Main service panel, grounded, has a 50 amp breaker which feeds 4 Gauge UF 3 strand wire underground 120 feet to a outdoor weatherproof subpanel.

The subpanel is mounted outside on a post near the side of a outbuilding, and is lockable. It contains six slots, two of which have breakers in them.

One breaker is 20 amp, 120v GFCI and goes about a foot via conduit and Romex to a receptacle housed in a weatherproof box.

One breaker is 30 amp, 240v, no GFCI and 14 gauge wire is attached by a foot run to a Coyote Pump Protector, then by another foot run to a new Grundfos 240v AC pump controller, and then 120 feet underground to the well head and another 290 feet down the well (14 gauge waterproof) to a new 1/2 HP Grundfos pump. The runs above ground between the devices are all in waterproof conduit. The breaker is within site of the well head.

Several questions:

The subpanel is not grounded to a local electrode even though ground is running from the main service. Should I drive one?  My reading of code is that I should do this for a subpanel at a remote outbuilding, but it is a but gray and there are some exceptions. 

Should I replace the second underground run of 14 gauge three strand wire with something more robust?

Any other comments to improve safety?

muldoon

Great to hear your concerned with electrical safety!  A few things spring to mind as I read your description.

Outdoor subpanel -> conduit -> gfci outlet cabled with Romex.  Technically, romex is not suited for wet locations and outdoor conduit is considered a wet location.  You should more likely be using THHWN wiring, 12 gauge, one black, one white, one ground.  They sell this wire by the foot at most big box stores and should be really cheap to replace this.  Be sure the W is present in the wiring description, most THHN wire is also rated for THHWN.

For the second breaker, to the pump, 14 gauge wire is not suitable for 30 amp service.  (14=15amp, 12=20amp, 10=30amp) google ampacity table for industry references.  Again, since your subpanel is outside, you should use W rated wire, again by the foot is cheapest.  Of course when running single conductor wiring for 220, you'll have two hots, so be sure to get the correct amount of cable. 

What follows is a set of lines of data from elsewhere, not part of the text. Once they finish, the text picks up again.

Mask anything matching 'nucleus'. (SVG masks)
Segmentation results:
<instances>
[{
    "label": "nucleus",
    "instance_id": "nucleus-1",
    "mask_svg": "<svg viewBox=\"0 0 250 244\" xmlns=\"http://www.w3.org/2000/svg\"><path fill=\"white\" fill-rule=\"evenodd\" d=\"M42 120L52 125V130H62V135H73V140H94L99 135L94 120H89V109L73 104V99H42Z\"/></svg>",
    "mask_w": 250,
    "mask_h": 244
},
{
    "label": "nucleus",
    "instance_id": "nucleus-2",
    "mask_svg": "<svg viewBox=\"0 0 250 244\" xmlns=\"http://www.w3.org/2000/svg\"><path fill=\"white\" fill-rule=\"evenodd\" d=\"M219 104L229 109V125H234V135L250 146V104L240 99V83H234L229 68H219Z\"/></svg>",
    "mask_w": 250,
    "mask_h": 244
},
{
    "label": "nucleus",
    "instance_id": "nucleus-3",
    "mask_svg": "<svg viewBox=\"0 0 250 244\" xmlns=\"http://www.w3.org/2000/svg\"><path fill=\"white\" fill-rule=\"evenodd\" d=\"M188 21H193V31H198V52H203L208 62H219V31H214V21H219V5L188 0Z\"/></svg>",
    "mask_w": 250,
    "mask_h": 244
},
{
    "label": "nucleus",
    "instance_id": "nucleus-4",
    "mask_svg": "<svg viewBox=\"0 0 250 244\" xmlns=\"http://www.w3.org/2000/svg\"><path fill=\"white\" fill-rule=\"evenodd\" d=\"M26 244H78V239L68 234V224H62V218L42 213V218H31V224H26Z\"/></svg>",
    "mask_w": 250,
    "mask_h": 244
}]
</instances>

For remote subpanel ground, I read and read and read on this when I did this.  I have read electricians with decades of experience arguing about this on the internet.  I did not drive a second ground rod at my remote ends, but have beefy grounds back to the main.  It was inspected by an electrician and passed.  If in doubt, call your permitting folks and see if they have a preference.


hpinson

Great comment, and thanks.

Is there any reason not to place an extra ground? An 8' 5/8" diameter copper rod is not expensive, nor is installation difficult. If I understand right, it won't hurt anything, or am I wrong about that?

MountainDon

Too many grounding rods can cause problems. I can not describe the actual reason as I do not have a firm grasp on the issue, but it has something to do with "eddy currents" or something like that. I did look into this deeply when planning our cabin electrical. There is a ground wire between the 2 panels as there should be. Then only one (or a second ground connected directly to the first ground rod) should be used. Never two ground rods connected to different parts of the same inter-grounded system. A

Also only one point in the system where there is a ground to neutral bond. 
Just because something has been done and has not failed, doesn't mean it is good design.